§ PAGE TEXT
╭──

View Full Version : Please help.
I am very new to the field and hope that you guys can give me some expert opinion on the Air Handler performance. We have a 20 tons air handler here at our shop. I am suspecting that it doesn't work properly or may be it is but is not enough for the heat load. The problem is that when the outside temp. is cold the AH works great and within specs. But, when it gets hot outside (above 80 degF) then it's hot inside and the AH is out of specs. Anyhow, I am trying to characterize the performance of this air handler before I am pushing my opinion to next level of management. So, my question is: How am I going about characterize the performance of an air handler? I am thinking of installing a sensor for the wind velocity to determine if the air handler put out the maximum capacity or not. Is this a correct method? Is there anything else that I need to do? Do I need to measure temperature rise?
Thanks very much
02-19-2007, 06:24 PM
Is this a split system your talking about or a package roof top unit?
This A/H system is tie-in to another A/H system which used as a booster of some sort.

╰──

§ ASSIGNMENT
According to the air handler post, above what outside temperature does the air handler go out of specs?

[Saved entries]
╭──

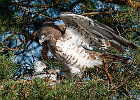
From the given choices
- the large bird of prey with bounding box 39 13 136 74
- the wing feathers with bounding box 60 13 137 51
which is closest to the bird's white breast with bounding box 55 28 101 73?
the large bird of prey with bounding box 39 13 136 74

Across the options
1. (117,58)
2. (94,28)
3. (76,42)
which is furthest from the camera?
(76,42)

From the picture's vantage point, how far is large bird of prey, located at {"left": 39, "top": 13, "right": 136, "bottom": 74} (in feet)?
7.72

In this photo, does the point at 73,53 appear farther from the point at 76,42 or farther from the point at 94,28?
the point at 94,28

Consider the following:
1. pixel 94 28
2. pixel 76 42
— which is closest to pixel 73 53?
pixel 76 42

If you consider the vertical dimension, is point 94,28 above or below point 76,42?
above

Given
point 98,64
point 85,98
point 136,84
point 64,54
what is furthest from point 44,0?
point 85,98

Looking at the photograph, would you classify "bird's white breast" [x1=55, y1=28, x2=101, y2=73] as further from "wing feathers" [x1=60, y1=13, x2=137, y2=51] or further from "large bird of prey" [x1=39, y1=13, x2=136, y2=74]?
"wing feathers" [x1=60, y1=13, x2=137, y2=51]

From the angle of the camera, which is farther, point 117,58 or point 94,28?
point 117,58

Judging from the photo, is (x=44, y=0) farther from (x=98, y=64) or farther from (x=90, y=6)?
(x=98, y=64)

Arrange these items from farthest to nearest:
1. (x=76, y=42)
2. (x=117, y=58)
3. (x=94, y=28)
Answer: (x=76, y=42)
(x=117, y=58)
(x=94, y=28)

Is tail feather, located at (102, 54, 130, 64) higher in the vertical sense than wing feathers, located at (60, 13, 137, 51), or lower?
lower

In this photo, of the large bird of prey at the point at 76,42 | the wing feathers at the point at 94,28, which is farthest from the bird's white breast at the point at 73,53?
the wing feathers at the point at 94,28

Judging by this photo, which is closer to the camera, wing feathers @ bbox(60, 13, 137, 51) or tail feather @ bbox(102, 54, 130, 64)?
wing feathers @ bbox(60, 13, 137, 51)

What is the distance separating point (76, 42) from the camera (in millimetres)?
2570
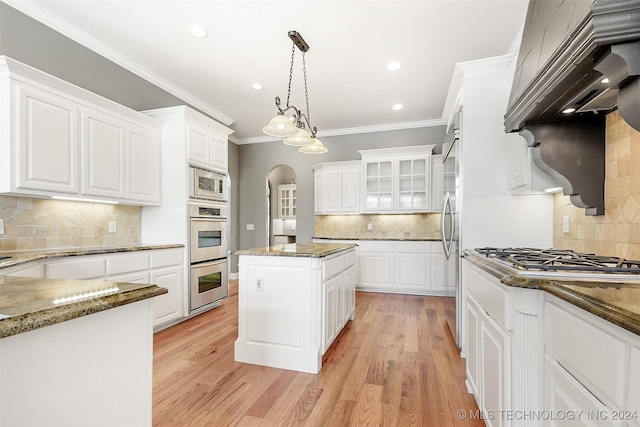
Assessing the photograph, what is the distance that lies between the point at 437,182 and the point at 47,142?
4796 mm

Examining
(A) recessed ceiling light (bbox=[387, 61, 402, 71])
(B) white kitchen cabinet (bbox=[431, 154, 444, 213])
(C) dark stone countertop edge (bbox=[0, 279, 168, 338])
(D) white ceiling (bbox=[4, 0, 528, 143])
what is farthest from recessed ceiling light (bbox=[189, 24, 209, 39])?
(B) white kitchen cabinet (bbox=[431, 154, 444, 213])

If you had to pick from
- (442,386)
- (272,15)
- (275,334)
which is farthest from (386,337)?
(272,15)

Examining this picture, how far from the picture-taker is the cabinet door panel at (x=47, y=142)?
2.20m

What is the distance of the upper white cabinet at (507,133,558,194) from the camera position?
1911 millimetres

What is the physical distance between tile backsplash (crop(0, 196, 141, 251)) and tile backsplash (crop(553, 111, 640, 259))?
4.11m

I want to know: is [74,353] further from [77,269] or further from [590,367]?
[77,269]

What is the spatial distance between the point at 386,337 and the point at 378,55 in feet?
9.65

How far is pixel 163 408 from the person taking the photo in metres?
1.83

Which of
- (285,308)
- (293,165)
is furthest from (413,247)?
(285,308)

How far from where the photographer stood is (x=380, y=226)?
5395 millimetres

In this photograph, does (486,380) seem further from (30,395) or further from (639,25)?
(30,395)

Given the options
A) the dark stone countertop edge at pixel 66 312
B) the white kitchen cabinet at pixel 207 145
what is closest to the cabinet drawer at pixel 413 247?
the white kitchen cabinet at pixel 207 145

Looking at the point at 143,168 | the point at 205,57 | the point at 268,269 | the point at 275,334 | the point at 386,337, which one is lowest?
the point at 386,337

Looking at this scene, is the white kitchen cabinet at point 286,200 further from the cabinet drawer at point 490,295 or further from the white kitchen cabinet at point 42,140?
the cabinet drawer at point 490,295
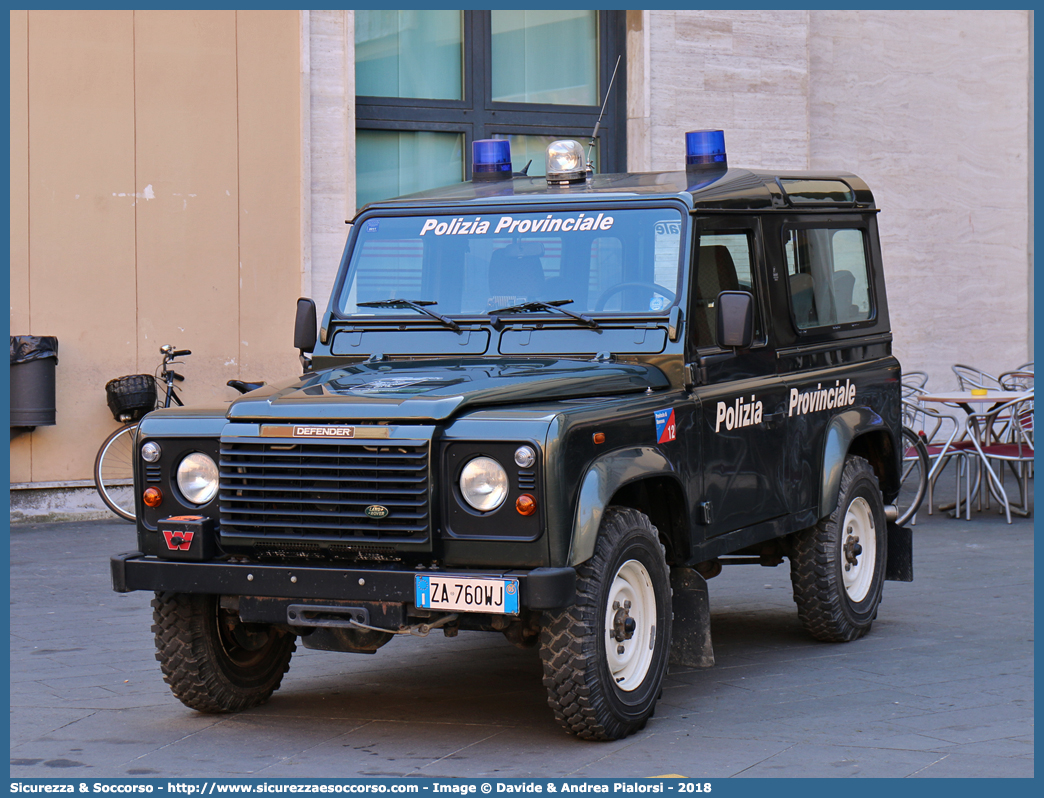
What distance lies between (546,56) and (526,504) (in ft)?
32.7

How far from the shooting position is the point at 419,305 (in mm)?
6504

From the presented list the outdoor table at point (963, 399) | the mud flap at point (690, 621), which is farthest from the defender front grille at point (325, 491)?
the outdoor table at point (963, 399)

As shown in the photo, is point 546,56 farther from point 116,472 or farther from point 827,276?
point 827,276

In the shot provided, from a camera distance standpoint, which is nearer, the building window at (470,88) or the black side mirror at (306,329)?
the black side mirror at (306,329)

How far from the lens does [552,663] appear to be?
17.1 ft

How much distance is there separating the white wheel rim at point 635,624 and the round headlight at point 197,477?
161cm

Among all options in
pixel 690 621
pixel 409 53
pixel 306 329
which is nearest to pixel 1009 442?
pixel 409 53

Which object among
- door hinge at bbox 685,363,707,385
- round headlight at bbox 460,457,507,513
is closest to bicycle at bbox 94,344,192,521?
door hinge at bbox 685,363,707,385

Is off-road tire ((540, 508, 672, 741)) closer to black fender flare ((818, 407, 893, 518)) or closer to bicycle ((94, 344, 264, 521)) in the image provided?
black fender flare ((818, 407, 893, 518))

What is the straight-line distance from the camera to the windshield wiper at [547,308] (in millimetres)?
6211

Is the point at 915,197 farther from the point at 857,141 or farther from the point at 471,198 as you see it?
the point at 471,198

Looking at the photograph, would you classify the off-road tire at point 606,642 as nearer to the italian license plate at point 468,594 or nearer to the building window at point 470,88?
the italian license plate at point 468,594

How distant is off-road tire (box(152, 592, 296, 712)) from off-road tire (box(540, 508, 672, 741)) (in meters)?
1.46

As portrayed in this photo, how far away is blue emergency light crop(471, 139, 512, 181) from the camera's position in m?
7.44
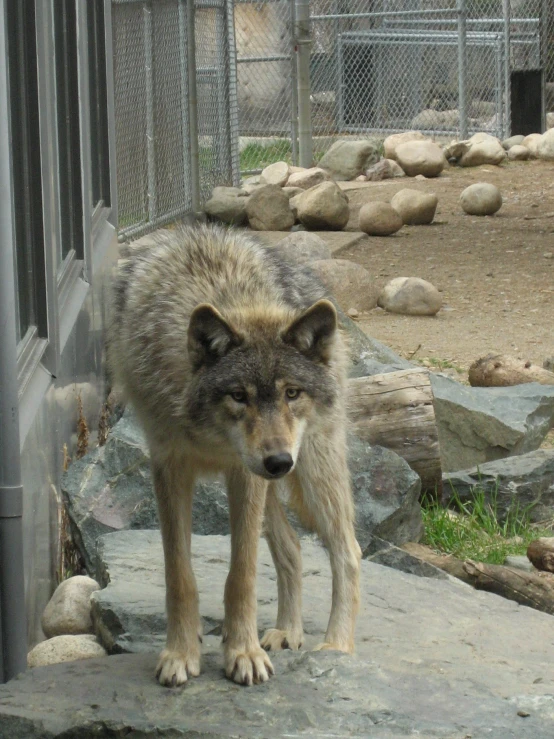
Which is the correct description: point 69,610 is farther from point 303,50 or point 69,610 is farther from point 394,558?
point 303,50

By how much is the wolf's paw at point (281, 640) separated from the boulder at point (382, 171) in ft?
45.5

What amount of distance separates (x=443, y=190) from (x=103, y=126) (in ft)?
32.0

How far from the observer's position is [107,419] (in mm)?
6871

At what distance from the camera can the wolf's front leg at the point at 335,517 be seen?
13.6 feet

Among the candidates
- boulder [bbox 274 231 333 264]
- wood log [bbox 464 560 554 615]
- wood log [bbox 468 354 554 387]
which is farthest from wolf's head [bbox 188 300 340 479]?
boulder [bbox 274 231 333 264]

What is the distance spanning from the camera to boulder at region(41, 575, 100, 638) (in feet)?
14.9

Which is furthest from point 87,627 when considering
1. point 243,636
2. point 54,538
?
point 243,636

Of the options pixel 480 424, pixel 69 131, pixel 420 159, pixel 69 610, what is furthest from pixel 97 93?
pixel 420 159

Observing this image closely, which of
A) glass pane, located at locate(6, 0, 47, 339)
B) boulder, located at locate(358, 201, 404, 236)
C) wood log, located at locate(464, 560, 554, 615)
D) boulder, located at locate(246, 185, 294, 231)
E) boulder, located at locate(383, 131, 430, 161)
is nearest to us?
glass pane, located at locate(6, 0, 47, 339)

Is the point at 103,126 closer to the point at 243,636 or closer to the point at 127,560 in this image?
the point at 127,560

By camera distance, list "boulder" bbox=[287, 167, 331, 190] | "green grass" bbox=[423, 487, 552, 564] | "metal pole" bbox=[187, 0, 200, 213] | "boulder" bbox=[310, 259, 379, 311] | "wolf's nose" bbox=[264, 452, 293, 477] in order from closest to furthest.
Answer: "wolf's nose" bbox=[264, 452, 293, 477], "green grass" bbox=[423, 487, 552, 564], "boulder" bbox=[310, 259, 379, 311], "metal pole" bbox=[187, 0, 200, 213], "boulder" bbox=[287, 167, 331, 190]

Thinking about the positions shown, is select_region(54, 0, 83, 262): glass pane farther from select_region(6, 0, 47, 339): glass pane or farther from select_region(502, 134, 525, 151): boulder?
select_region(502, 134, 525, 151): boulder

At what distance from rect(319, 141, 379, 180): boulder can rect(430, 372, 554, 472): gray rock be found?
1098 cm

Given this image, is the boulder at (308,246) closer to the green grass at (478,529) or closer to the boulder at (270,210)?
the boulder at (270,210)
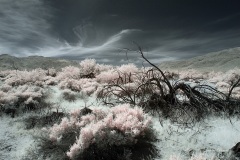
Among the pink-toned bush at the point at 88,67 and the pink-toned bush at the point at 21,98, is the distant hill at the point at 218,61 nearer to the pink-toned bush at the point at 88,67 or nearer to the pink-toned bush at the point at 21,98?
the pink-toned bush at the point at 88,67

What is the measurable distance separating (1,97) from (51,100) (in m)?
1.49

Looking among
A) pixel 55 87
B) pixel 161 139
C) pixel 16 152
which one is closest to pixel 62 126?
pixel 16 152

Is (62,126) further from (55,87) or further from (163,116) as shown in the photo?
(55,87)

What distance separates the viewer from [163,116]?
19.1 ft

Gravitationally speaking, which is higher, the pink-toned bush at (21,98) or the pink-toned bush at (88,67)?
the pink-toned bush at (88,67)

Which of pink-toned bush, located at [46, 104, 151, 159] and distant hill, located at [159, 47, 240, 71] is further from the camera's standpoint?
distant hill, located at [159, 47, 240, 71]

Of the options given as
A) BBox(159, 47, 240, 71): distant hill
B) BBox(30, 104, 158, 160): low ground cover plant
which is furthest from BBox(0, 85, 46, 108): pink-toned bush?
BBox(159, 47, 240, 71): distant hill

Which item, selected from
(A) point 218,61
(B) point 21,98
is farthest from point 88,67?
(A) point 218,61

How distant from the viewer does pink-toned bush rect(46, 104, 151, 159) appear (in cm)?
452

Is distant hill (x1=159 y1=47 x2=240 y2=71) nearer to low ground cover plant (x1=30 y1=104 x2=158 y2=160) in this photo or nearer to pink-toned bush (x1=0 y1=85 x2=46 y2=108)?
pink-toned bush (x1=0 y1=85 x2=46 y2=108)

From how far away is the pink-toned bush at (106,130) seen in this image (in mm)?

╰──

§ WRITTEN SOLUTION
Above 80 degF.